Work required »
Which lines in the records below contain the string "instances", matching case? Filter out every other line and copy only those.

Material to process »
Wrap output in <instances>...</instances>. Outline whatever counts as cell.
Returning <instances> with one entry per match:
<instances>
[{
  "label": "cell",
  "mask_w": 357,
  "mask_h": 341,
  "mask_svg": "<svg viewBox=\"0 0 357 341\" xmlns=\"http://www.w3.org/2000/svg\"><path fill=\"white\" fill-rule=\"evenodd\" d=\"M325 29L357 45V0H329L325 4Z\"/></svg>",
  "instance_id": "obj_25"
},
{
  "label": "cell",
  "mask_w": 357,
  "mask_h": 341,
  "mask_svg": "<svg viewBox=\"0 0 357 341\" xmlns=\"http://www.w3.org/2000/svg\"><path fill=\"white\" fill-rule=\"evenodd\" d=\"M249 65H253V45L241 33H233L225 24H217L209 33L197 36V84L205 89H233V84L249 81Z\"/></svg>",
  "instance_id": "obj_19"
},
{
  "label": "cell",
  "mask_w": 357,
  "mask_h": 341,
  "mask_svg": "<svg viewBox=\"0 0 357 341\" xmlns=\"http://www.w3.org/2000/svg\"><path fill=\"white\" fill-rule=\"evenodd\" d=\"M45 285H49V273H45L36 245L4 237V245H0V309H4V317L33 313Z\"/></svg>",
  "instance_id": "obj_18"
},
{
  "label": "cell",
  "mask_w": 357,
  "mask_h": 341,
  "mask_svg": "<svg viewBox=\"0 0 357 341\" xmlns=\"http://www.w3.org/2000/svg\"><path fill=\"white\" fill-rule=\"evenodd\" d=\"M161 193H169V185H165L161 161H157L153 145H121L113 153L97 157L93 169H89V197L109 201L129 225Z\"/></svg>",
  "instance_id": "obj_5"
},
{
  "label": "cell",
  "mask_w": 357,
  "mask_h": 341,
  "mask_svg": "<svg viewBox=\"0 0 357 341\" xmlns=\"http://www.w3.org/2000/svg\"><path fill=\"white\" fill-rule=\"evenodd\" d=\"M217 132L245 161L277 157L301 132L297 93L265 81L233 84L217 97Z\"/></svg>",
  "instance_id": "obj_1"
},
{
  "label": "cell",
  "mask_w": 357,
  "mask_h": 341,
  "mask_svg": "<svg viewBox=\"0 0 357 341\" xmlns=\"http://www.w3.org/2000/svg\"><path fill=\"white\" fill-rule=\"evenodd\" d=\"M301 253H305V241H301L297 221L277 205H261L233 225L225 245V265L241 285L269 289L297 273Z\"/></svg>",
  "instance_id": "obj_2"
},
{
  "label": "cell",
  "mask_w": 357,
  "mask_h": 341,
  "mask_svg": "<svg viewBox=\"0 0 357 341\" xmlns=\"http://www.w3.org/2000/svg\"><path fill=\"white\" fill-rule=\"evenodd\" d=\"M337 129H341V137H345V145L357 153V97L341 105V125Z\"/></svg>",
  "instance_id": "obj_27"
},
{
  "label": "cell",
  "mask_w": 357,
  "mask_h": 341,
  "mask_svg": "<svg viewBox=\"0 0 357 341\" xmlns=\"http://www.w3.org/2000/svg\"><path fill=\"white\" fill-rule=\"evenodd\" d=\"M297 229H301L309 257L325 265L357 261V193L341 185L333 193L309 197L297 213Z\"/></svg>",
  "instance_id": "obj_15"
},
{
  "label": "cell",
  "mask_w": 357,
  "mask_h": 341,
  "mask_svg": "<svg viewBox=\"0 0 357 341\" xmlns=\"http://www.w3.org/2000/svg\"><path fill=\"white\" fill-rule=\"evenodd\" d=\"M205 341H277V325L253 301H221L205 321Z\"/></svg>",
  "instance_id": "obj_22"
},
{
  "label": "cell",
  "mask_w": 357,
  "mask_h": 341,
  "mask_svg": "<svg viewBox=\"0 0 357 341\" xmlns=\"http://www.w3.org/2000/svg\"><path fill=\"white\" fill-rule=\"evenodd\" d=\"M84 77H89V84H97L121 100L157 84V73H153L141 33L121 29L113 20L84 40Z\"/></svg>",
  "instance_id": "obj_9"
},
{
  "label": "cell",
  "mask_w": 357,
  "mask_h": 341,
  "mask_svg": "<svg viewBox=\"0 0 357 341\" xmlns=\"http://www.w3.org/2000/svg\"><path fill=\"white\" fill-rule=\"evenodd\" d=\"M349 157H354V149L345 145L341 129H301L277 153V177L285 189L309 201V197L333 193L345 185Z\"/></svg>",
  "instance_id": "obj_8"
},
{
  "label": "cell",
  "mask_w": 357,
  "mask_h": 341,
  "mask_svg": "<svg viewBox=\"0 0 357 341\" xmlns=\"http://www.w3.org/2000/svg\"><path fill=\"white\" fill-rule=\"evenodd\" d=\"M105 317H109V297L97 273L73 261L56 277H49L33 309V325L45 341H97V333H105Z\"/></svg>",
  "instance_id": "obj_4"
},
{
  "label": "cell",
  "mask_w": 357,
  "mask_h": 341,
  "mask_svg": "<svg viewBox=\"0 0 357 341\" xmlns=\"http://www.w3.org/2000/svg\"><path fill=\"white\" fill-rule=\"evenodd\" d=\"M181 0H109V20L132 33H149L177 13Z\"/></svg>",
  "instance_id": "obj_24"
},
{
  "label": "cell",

Exercise answer »
Wrap output in <instances>...</instances>. Outline whatever counts as cell.
Returning <instances> with one entry per match:
<instances>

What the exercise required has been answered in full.